Take note that since I started chorale singing at seven years old, I had always believed I was an alto. An alto with a very wide upper register, to be sure, but an alto nonetheless, with the capacity to boom out comfortable low notes. Apparently, though, I had been misled. Though habit had made me resonant in the lower ranges, my true “comfortable” range was closer to the high, soaring keys I’d often felt were impossible to me. Even my speaking voice was all wrong, causing me to “fry” my voice (when it gets all gravelly and gurgly in your throat) and irritating my vocal cords.

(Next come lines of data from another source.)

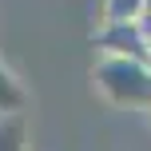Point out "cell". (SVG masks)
Returning a JSON list of instances; mask_svg holds the SVG:
<instances>
[{
	"label": "cell",
	"instance_id": "obj_1",
	"mask_svg": "<svg viewBox=\"0 0 151 151\" xmlns=\"http://www.w3.org/2000/svg\"><path fill=\"white\" fill-rule=\"evenodd\" d=\"M91 88L115 107L151 111V64L147 60L99 52L96 68H91Z\"/></svg>",
	"mask_w": 151,
	"mask_h": 151
},
{
	"label": "cell",
	"instance_id": "obj_2",
	"mask_svg": "<svg viewBox=\"0 0 151 151\" xmlns=\"http://www.w3.org/2000/svg\"><path fill=\"white\" fill-rule=\"evenodd\" d=\"M28 104H32L28 88L12 76L8 64H0V115H24V111H28Z\"/></svg>",
	"mask_w": 151,
	"mask_h": 151
},
{
	"label": "cell",
	"instance_id": "obj_3",
	"mask_svg": "<svg viewBox=\"0 0 151 151\" xmlns=\"http://www.w3.org/2000/svg\"><path fill=\"white\" fill-rule=\"evenodd\" d=\"M147 16V0H104V28L111 24H139Z\"/></svg>",
	"mask_w": 151,
	"mask_h": 151
},
{
	"label": "cell",
	"instance_id": "obj_4",
	"mask_svg": "<svg viewBox=\"0 0 151 151\" xmlns=\"http://www.w3.org/2000/svg\"><path fill=\"white\" fill-rule=\"evenodd\" d=\"M28 147V115H0V151Z\"/></svg>",
	"mask_w": 151,
	"mask_h": 151
},
{
	"label": "cell",
	"instance_id": "obj_5",
	"mask_svg": "<svg viewBox=\"0 0 151 151\" xmlns=\"http://www.w3.org/2000/svg\"><path fill=\"white\" fill-rule=\"evenodd\" d=\"M147 16H151V0H147Z\"/></svg>",
	"mask_w": 151,
	"mask_h": 151
}]
</instances>
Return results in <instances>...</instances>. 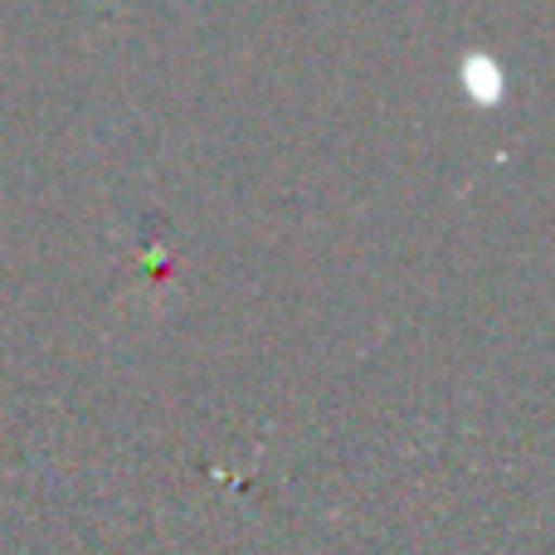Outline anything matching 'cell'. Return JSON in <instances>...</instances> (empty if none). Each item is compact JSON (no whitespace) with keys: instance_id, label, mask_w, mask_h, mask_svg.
<instances>
[{"instance_id":"cell-1","label":"cell","mask_w":555,"mask_h":555,"mask_svg":"<svg viewBox=\"0 0 555 555\" xmlns=\"http://www.w3.org/2000/svg\"><path fill=\"white\" fill-rule=\"evenodd\" d=\"M468 88H473V93L482 88V98H498L502 93L498 64H492V59H468Z\"/></svg>"}]
</instances>
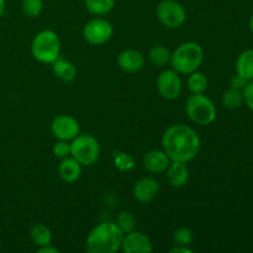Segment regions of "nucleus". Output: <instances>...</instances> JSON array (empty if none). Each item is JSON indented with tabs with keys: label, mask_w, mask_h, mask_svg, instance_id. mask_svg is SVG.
Returning <instances> with one entry per match:
<instances>
[{
	"label": "nucleus",
	"mask_w": 253,
	"mask_h": 253,
	"mask_svg": "<svg viewBox=\"0 0 253 253\" xmlns=\"http://www.w3.org/2000/svg\"><path fill=\"white\" fill-rule=\"evenodd\" d=\"M162 147L170 161L188 163L198 156L202 141L193 127L184 124H175L163 133Z\"/></svg>",
	"instance_id": "f257e3e1"
},
{
	"label": "nucleus",
	"mask_w": 253,
	"mask_h": 253,
	"mask_svg": "<svg viewBox=\"0 0 253 253\" xmlns=\"http://www.w3.org/2000/svg\"><path fill=\"white\" fill-rule=\"evenodd\" d=\"M124 232L116 222L105 221L96 225L85 240V250L89 253H114L121 249Z\"/></svg>",
	"instance_id": "f03ea898"
},
{
	"label": "nucleus",
	"mask_w": 253,
	"mask_h": 253,
	"mask_svg": "<svg viewBox=\"0 0 253 253\" xmlns=\"http://www.w3.org/2000/svg\"><path fill=\"white\" fill-rule=\"evenodd\" d=\"M204 61V49L199 43L194 41H188L179 44L170 53V66L177 73L189 76L193 72L198 71Z\"/></svg>",
	"instance_id": "7ed1b4c3"
},
{
	"label": "nucleus",
	"mask_w": 253,
	"mask_h": 253,
	"mask_svg": "<svg viewBox=\"0 0 253 253\" xmlns=\"http://www.w3.org/2000/svg\"><path fill=\"white\" fill-rule=\"evenodd\" d=\"M61 40L52 30H42L31 42V53L36 61L44 64H52L59 58Z\"/></svg>",
	"instance_id": "20e7f679"
},
{
	"label": "nucleus",
	"mask_w": 253,
	"mask_h": 253,
	"mask_svg": "<svg viewBox=\"0 0 253 253\" xmlns=\"http://www.w3.org/2000/svg\"><path fill=\"white\" fill-rule=\"evenodd\" d=\"M185 111L190 120L200 126H207L214 123L216 119V106L211 99L204 95V93L193 94L188 96L185 103Z\"/></svg>",
	"instance_id": "39448f33"
},
{
	"label": "nucleus",
	"mask_w": 253,
	"mask_h": 253,
	"mask_svg": "<svg viewBox=\"0 0 253 253\" xmlns=\"http://www.w3.org/2000/svg\"><path fill=\"white\" fill-rule=\"evenodd\" d=\"M71 156L82 166L90 167L100 156V145L94 136L89 133H79L71 142Z\"/></svg>",
	"instance_id": "423d86ee"
},
{
	"label": "nucleus",
	"mask_w": 253,
	"mask_h": 253,
	"mask_svg": "<svg viewBox=\"0 0 253 253\" xmlns=\"http://www.w3.org/2000/svg\"><path fill=\"white\" fill-rule=\"evenodd\" d=\"M156 15L163 26L168 29H178L187 20V11L180 2L175 0H162L157 5Z\"/></svg>",
	"instance_id": "0eeeda50"
},
{
	"label": "nucleus",
	"mask_w": 253,
	"mask_h": 253,
	"mask_svg": "<svg viewBox=\"0 0 253 253\" xmlns=\"http://www.w3.org/2000/svg\"><path fill=\"white\" fill-rule=\"evenodd\" d=\"M113 34V25L108 20L100 19V17L90 20L83 27L84 40L88 43L94 44V46H100V44L106 43L111 39Z\"/></svg>",
	"instance_id": "6e6552de"
},
{
	"label": "nucleus",
	"mask_w": 253,
	"mask_h": 253,
	"mask_svg": "<svg viewBox=\"0 0 253 253\" xmlns=\"http://www.w3.org/2000/svg\"><path fill=\"white\" fill-rule=\"evenodd\" d=\"M157 90L166 100H174L182 93V79L174 69L161 72L157 78Z\"/></svg>",
	"instance_id": "1a4fd4ad"
},
{
	"label": "nucleus",
	"mask_w": 253,
	"mask_h": 253,
	"mask_svg": "<svg viewBox=\"0 0 253 253\" xmlns=\"http://www.w3.org/2000/svg\"><path fill=\"white\" fill-rule=\"evenodd\" d=\"M51 132L53 137L62 141H72L81 132V126L77 119L69 115H59L51 123Z\"/></svg>",
	"instance_id": "9d476101"
},
{
	"label": "nucleus",
	"mask_w": 253,
	"mask_h": 253,
	"mask_svg": "<svg viewBox=\"0 0 253 253\" xmlns=\"http://www.w3.org/2000/svg\"><path fill=\"white\" fill-rule=\"evenodd\" d=\"M120 250L125 253H151L153 251V246L145 234L133 230L124 235Z\"/></svg>",
	"instance_id": "9b49d317"
},
{
	"label": "nucleus",
	"mask_w": 253,
	"mask_h": 253,
	"mask_svg": "<svg viewBox=\"0 0 253 253\" xmlns=\"http://www.w3.org/2000/svg\"><path fill=\"white\" fill-rule=\"evenodd\" d=\"M160 184L152 177H143L135 183L132 189L133 198L140 203H150L157 198Z\"/></svg>",
	"instance_id": "f8f14e48"
},
{
	"label": "nucleus",
	"mask_w": 253,
	"mask_h": 253,
	"mask_svg": "<svg viewBox=\"0 0 253 253\" xmlns=\"http://www.w3.org/2000/svg\"><path fill=\"white\" fill-rule=\"evenodd\" d=\"M118 64L128 73L138 72L145 66V56L137 49H125L118 56Z\"/></svg>",
	"instance_id": "ddd939ff"
},
{
	"label": "nucleus",
	"mask_w": 253,
	"mask_h": 253,
	"mask_svg": "<svg viewBox=\"0 0 253 253\" xmlns=\"http://www.w3.org/2000/svg\"><path fill=\"white\" fill-rule=\"evenodd\" d=\"M172 162L163 150H151L143 157V167L151 173H163Z\"/></svg>",
	"instance_id": "4468645a"
},
{
	"label": "nucleus",
	"mask_w": 253,
	"mask_h": 253,
	"mask_svg": "<svg viewBox=\"0 0 253 253\" xmlns=\"http://www.w3.org/2000/svg\"><path fill=\"white\" fill-rule=\"evenodd\" d=\"M167 173L168 183L172 185L173 188H182L189 180V168H188L187 163L184 162H177V161H172L166 169Z\"/></svg>",
	"instance_id": "2eb2a0df"
},
{
	"label": "nucleus",
	"mask_w": 253,
	"mask_h": 253,
	"mask_svg": "<svg viewBox=\"0 0 253 253\" xmlns=\"http://www.w3.org/2000/svg\"><path fill=\"white\" fill-rule=\"evenodd\" d=\"M58 174L63 182H77L82 175V165L72 156L63 158L58 166Z\"/></svg>",
	"instance_id": "dca6fc26"
},
{
	"label": "nucleus",
	"mask_w": 253,
	"mask_h": 253,
	"mask_svg": "<svg viewBox=\"0 0 253 253\" xmlns=\"http://www.w3.org/2000/svg\"><path fill=\"white\" fill-rule=\"evenodd\" d=\"M52 72L54 76L62 82H73L77 77V68L72 62L66 61V59L57 58L52 63Z\"/></svg>",
	"instance_id": "f3484780"
},
{
	"label": "nucleus",
	"mask_w": 253,
	"mask_h": 253,
	"mask_svg": "<svg viewBox=\"0 0 253 253\" xmlns=\"http://www.w3.org/2000/svg\"><path fill=\"white\" fill-rule=\"evenodd\" d=\"M236 74L241 76L246 81L253 79V48L246 49L242 52L236 59L235 63Z\"/></svg>",
	"instance_id": "a211bd4d"
},
{
	"label": "nucleus",
	"mask_w": 253,
	"mask_h": 253,
	"mask_svg": "<svg viewBox=\"0 0 253 253\" xmlns=\"http://www.w3.org/2000/svg\"><path fill=\"white\" fill-rule=\"evenodd\" d=\"M85 9L95 16L110 14L115 7V0H84Z\"/></svg>",
	"instance_id": "6ab92c4d"
},
{
	"label": "nucleus",
	"mask_w": 253,
	"mask_h": 253,
	"mask_svg": "<svg viewBox=\"0 0 253 253\" xmlns=\"http://www.w3.org/2000/svg\"><path fill=\"white\" fill-rule=\"evenodd\" d=\"M30 237L37 247L47 246L52 242V232L46 225L36 224L30 230Z\"/></svg>",
	"instance_id": "aec40b11"
},
{
	"label": "nucleus",
	"mask_w": 253,
	"mask_h": 253,
	"mask_svg": "<svg viewBox=\"0 0 253 253\" xmlns=\"http://www.w3.org/2000/svg\"><path fill=\"white\" fill-rule=\"evenodd\" d=\"M208 78L204 73L202 72H193L189 74L187 81L188 89L190 90V93L198 94V93H204L208 89Z\"/></svg>",
	"instance_id": "412c9836"
},
{
	"label": "nucleus",
	"mask_w": 253,
	"mask_h": 253,
	"mask_svg": "<svg viewBox=\"0 0 253 253\" xmlns=\"http://www.w3.org/2000/svg\"><path fill=\"white\" fill-rule=\"evenodd\" d=\"M148 61L157 67H163L170 61L169 49L163 46H155L148 52Z\"/></svg>",
	"instance_id": "4be33fe9"
},
{
	"label": "nucleus",
	"mask_w": 253,
	"mask_h": 253,
	"mask_svg": "<svg viewBox=\"0 0 253 253\" xmlns=\"http://www.w3.org/2000/svg\"><path fill=\"white\" fill-rule=\"evenodd\" d=\"M221 104L226 109H231V110L239 109L240 106L244 104V95H242V91L234 88L227 89L221 96Z\"/></svg>",
	"instance_id": "5701e85b"
},
{
	"label": "nucleus",
	"mask_w": 253,
	"mask_h": 253,
	"mask_svg": "<svg viewBox=\"0 0 253 253\" xmlns=\"http://www.w3.org/2000/svg\"><path fill=\"white\" fill-rule=\"evenodd\" d=\"M114 165L121 172H128L135 168V158L126 152L116 153L114 157Z\"/></svg>",
	"instance_id": "b1692460"
},
{
	"label": "nucleus",
	"mask_w": 253,
	"mask_h": 253,
	"mask_svg": "<svg viewBox=\"0 0 253 253\" xmlns=\"http://www.w3.org/2000/svg\"><path fill=\"white\" fill-rule=\"evenodd\" d=\"M21 9L26 16L37 17L41 15L42 9H43V2L42 0H22Z\"/></svg>",
	"instance_id": "393cba45"
},
{
	"label": "nucleus",
	"mask_w": 253,
	"mask_h": 253,
	"mask_svg": "<svg viewBox=\"0 0 253 253\" xmlns=\"http://www.w3.org/2000/svg\"><path fill=\"white\" fill-rule=\"evenodd\" d=\"M116 225L121 229L124 234H127L135 230L136 227V219L131 212L123 211L119 214L118 220H116Z\"/></svg>",
	"instance_id": "a878e982"
},
{
	"label": "nucleus",
	"mask_w": 253,
	"mask_h": 253,
	"mask_svg": "<svg viewBox=\"0 0 253 253\" xmlns=\"http://www.w3.org/2000/svg\"><path fill=\"white\" fill-rule=\"evenodd\" d=\"M173 240H174L175 245L189 246L193 242L192 230L188 229V227H179V229L174 232V235H173Z\"/></svg>",
	"instance_id": "bb28decb"
},
{
	"label": "nucleus",
	"mask_w": 253,
	"mask_h": 253,
	"mask_svg": "<svg viewBox=\"0 0 253 253\" xmlns=\"http://www.w3.org/2000/svg\"><path fill=\"white\" fill-rule=\"evenodd\" d=\"M53 155L57 158H61V160L69 157L71 156V143H69V141H57L53 145Z\"/></svg>",
	"instance_id": "cd10ccee"
},
{
	"label": "nucleus",
	"mask_w": 253,
	"mask_h": 253,
	"mask_svg": "<svg viewBox=\"0 0 253 253\" xmlns=\"http://www.w3.org/2000/svg\"><path fill=\"white\" fill-rule=\"evenodd\" d=\"M242 95H244V103L250 110L253 111V79L247 82L246 86L242 90Z\"/></svg>",
	"instance_id": "c85d7f7f"
},
{
	"label": "nucleus",
	"mask_w": 253,
	"mask_h": 253,
	"mask_svg": "<svg viewBox=\"0 0 253 253\" xmlns=\"http://www.w3.org/2000/svg\"><path fill=\"white\" fill-rule=\"evenodd\" d=\"M247 82L245 78H242L241 76H239V74H236L235 77H232L231 82H230V88H234V89H237V90H244V88L246 86Z\"/></svg>",
	"instance_id": "c756f323"
},
{
	"label": "nucleus",
	"mask_w": 253,
	"mask_h": 253,
	"mask_svg": "<svg viewBox=\"0 0 253 253\" xmlns=\"http://www.w3.org/2000/svg\"><path fill=\"white\" fill-rule=\"evenodd\" d=\"M170 253H193L192 250L188 246H180V245H175L173 249H170Z\"/></svg>",
	"instance_id": "7c9ffc66"
},
{
	"label": "nucleus",
	"mask_w": 253,
	"mask_h": 253,
	"mask_svg": "<svg viewBox=\"0 0 253 253\" xmlns=\"http://www.w3.org/2000/svg\"><path fill=\"white\" fill-rule=\"evenodd\" d=\"M37 252L39 253H59V250L56 247H52L51 245H47V246L37 247Z\"/></svg>",
	"instance_id": "2f4dec72"
},
{
	"label": "nucleus",
	"mask_w": 253,
	"mask_h": 253,
	"mask_svg": "<svg viewBox=\"0 0 253 253\" xmlns=\"http://www.w3.org/2000/svg\"><path fill=\"white\" fill-rule=\"evenodd\" d=\"M5 7H6V2H5V0H0V16H2V14L5 12Z\"/></svg>",
	"instance_id": "473e14b6"
},
{
	"label": "nucleus",
	"mask_w": 253,
	"mask_h": 253,
	"mask_svg": "<svg viewBox=\"0 0 253 253\" xmlns=\"http://www.w3.org/2000/svg\"><path fill=\"white\" fill-rule=\"evenodd\" d=\"M250 30H251V32L253 35V12H252L251 17H250Z\"/></svg>",
	"instance_id": "72a5a7b5"
},
{
	"label": "nucleus",
	"mask_w": 253,
	"mask_h": 253,
	"mask_svg": "<svg viewBox=\"0 0 253 253\" xmlns=\"http://www.w3.org/2000/svg\"><path fill=\"white\" fill-rule=\"evenodd\" d=\"M0 249H1V244H0Z\"/></svg>",
	"instance_id": "f704fd0d"
}]
</instances>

I’d had a clue that this was the case when, during the Miss Saigon audition season, Tita Jai had declared I was actually a mezzo-soprano (the story behind that here), but I’d always thought she’d meant that I’d managed to stretch myself so I could reach that range. What had actually happened was that my vocal cords had grown since I was seven–they in fact only stop growing at age twenty-one–and so over the years, I had been forced into an alto box when I was in fact slowly evolving into a soprano. A potential spinto soprano, in fact, though with the thick vocal quality of a mezzo. It was that thick vocal quality that lead people to believe I was an alto, but in truth my range was actually above it.
Years of singing and speaking in a lower pitch than natural had eventually taken their toll, leading to my pre-nodular swelling (apparently I don’t actually have full-blown nodes just yet). Acid reflux notwithstanding (that’s another factor, actually), it was the fact that I’d actually grown into a higher voice, quite without my knowledge, that was causing all the problems.
With therapy and practice, I’ll be able to make proper use of my newly-stretched vocal cords, which leads me to the big news…
Project Zipped Lips is, essentially, OVER.
I CAN SING AGAIN!
While total vocal rest was good for letting my vocal cords heal from the beating they’d taken for the past twenty years, in actuality they do very little to resolve my issue. In fact, I’m supposed to use my voice, but use it in the proper way. After Ms. Kitchie helped me figure out my new speaking pitch–nowhere near the low baritone that I apparently was merely faking all these years–I was given the directive to ditch the whiteboard and practice everything she taught me. Which I proceeded to do. With gusto. Who knew the hallways of St. Luke’s had such great acoustics?
Just happy I can sing again.
So my season of silence has, apparently, ended. While I won’t be leading worship for a while yet and my initial gusto at “practicing” has landed me with a bit of a sore throat (easy there, tiger), essentially I can once again resume communicating as a “normal” person, albeit with more attention to breathing and less intensity than before. And I think that’s a good thing, the new restrictions that are placed on how I can speak and sing. If anything, they’re freeing, because once I master them I won’t ever have to worry about losing the voice that, in the past two weeks of silence, I’ve learned to appreciate more and more. No more comparing myself to my friends or belittling my range–now, I’m just grateful to have what I have, weirdly-textured soprano and all.
So that’s it for now! I guess we’ll have to be renaming Project Zipped Lips as Project Breathe, but since I’m still determined to limit my vocal activity, I’ll continue updates on new developments. I’m definitely excited to see what elsecomes up in the next couple of weeks! If today is any indication, it’s all up from here!